# Lucky Retile Night Sky LEDs in n Exo Terra



## BenjyCJ (Apr 15, 2011)

Hi there,

I am getting my first crested gecko (and first ever reptile!) later on today, and have kitted out a small 30 x 30 x 45 exo terra (Exo Terra : Natural Terrarium Mini / Advanced Reptile Habitat) with all the necessaries. I have also gone and bought the Lucky Reptile Night Sky LED Moonlight Set and was wondering if anyone had any tips on how to install them without drilling holes through the metal mesh roof (obviously not desirable, plus i wouldn't be able to move them... and I don't have an electric drill!).

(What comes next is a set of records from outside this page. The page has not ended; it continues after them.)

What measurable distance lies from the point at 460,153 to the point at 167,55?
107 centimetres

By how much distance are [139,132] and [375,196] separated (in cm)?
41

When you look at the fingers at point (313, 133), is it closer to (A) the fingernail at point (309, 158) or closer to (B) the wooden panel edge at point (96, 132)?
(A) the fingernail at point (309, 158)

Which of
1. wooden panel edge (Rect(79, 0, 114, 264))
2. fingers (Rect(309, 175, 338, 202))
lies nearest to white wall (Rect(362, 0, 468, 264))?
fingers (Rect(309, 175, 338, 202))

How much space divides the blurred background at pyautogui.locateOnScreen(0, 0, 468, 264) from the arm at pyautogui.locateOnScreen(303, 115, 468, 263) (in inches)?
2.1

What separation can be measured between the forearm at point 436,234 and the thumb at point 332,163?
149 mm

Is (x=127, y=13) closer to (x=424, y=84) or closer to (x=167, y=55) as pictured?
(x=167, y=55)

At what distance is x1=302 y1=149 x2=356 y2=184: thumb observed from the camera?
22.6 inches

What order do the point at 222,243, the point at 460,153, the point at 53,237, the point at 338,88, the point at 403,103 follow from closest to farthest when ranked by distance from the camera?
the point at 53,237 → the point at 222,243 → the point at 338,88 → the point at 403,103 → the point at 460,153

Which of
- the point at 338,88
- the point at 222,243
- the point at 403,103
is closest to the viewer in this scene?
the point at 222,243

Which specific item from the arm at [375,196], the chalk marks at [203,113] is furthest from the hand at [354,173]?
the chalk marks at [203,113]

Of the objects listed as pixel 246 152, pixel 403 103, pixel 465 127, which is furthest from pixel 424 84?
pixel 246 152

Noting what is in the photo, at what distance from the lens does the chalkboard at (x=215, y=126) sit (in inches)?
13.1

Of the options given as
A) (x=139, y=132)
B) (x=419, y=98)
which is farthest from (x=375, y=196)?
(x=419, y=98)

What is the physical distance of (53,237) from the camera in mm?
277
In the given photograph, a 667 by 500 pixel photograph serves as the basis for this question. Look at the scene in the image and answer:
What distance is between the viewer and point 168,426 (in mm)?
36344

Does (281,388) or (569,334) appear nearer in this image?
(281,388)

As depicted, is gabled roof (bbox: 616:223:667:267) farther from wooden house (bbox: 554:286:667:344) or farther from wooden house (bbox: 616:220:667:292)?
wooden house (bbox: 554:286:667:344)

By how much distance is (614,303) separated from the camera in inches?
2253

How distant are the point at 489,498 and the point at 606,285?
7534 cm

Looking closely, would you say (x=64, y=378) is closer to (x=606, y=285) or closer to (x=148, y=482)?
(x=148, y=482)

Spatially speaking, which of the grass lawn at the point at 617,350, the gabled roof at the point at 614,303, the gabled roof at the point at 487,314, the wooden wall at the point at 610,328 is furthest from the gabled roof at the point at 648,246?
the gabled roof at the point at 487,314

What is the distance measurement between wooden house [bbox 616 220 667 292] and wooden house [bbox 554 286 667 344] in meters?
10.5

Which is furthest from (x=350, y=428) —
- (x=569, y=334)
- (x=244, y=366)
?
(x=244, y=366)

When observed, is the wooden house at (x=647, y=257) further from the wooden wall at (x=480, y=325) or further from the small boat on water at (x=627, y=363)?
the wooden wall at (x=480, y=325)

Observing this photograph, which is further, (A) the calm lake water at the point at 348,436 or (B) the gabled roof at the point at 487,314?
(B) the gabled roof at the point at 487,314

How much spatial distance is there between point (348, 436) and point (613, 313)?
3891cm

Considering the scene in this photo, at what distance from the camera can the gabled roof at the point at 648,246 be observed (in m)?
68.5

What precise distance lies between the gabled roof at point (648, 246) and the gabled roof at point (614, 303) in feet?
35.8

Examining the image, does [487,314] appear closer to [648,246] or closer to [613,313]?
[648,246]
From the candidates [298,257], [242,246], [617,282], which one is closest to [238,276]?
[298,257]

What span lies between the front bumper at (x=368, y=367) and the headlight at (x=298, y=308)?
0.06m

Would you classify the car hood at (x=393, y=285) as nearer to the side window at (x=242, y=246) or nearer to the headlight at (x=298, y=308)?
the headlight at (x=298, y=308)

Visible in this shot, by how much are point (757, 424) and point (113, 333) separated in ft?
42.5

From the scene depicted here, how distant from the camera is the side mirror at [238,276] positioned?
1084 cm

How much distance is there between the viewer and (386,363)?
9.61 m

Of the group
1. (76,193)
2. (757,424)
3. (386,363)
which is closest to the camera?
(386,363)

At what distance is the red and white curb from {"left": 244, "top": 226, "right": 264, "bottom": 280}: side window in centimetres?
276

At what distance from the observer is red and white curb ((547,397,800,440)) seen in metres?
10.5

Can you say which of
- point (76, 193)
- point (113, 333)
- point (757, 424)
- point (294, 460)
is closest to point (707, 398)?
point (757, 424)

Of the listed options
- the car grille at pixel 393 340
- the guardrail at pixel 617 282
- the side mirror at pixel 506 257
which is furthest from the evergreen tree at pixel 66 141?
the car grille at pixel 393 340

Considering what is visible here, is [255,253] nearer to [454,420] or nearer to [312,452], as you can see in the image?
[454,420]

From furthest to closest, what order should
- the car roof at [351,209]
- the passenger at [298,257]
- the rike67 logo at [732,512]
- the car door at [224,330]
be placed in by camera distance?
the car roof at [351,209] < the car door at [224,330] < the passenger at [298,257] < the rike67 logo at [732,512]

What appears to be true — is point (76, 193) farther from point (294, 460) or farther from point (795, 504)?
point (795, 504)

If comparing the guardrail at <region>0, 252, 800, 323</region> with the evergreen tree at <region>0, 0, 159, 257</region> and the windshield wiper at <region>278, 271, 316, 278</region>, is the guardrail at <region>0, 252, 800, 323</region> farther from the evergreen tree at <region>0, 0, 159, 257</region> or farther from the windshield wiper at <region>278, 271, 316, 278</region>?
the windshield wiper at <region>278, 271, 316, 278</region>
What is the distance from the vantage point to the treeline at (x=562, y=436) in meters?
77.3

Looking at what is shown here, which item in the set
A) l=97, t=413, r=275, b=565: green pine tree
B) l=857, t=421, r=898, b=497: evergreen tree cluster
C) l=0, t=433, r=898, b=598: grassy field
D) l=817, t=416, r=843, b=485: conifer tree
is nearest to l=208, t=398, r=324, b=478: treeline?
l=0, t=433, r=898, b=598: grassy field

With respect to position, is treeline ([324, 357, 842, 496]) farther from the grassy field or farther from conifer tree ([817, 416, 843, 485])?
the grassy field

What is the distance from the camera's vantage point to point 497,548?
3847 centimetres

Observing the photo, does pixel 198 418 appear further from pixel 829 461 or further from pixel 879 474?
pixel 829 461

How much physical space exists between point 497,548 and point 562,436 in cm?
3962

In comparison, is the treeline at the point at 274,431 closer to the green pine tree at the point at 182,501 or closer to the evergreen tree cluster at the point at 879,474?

Does anyone have any pictures on how they got around this issue? At the moment im thinking i will tape the wires to the inside of the roof and have the last bit hanging down, but i'd have to get some trustworthy tape as i don't want it to give way and cause a pendulum for my crestie to avoid!

Any ideas? Previous experience?

Cheers,
Benjy


----------



## flashpanther (Oct 29, 2010)

I'm lucky to have aquired two Zoo Med terrarium mesh roofs so can experiment with this problem using the night sky leds. But haven't yet so interested in any replies to the original threads post also. Would also love to see any photos. Andy


----------



## sharpstrain (May 24, 2008)

could you not just use thin wire threaded through the mesh and then tied around the led's


----------



## BenjyCJ (Apr 15, 2011)

Wire sounds like a good idea. However in the end i went for thin strips of gaffa tape and then also put gaffa tape on top hoping that the 2 pieces would stick through the gaps of the mesh and reduce the risk of unsticking. It doesn't look too messy and seems to hold better than I imagined. I don't have time now, but I will post pictures later.


----------



## BenjyCJ (Apr 15, 2011)

Seems to be doing the trick at the moment, however i think I'l thread some wire through as well near the heavy end (in the 2nd picture).

Thanks for the help!


----------



## BenjyCJ (Apr 15, 2011)

It fell during the night, but i've used twiddlers (the ones you get with packs of sandwich bags) to hold the wires back up. This looks a lot safer.

Wires 1 : Gaffa Tape 0


----------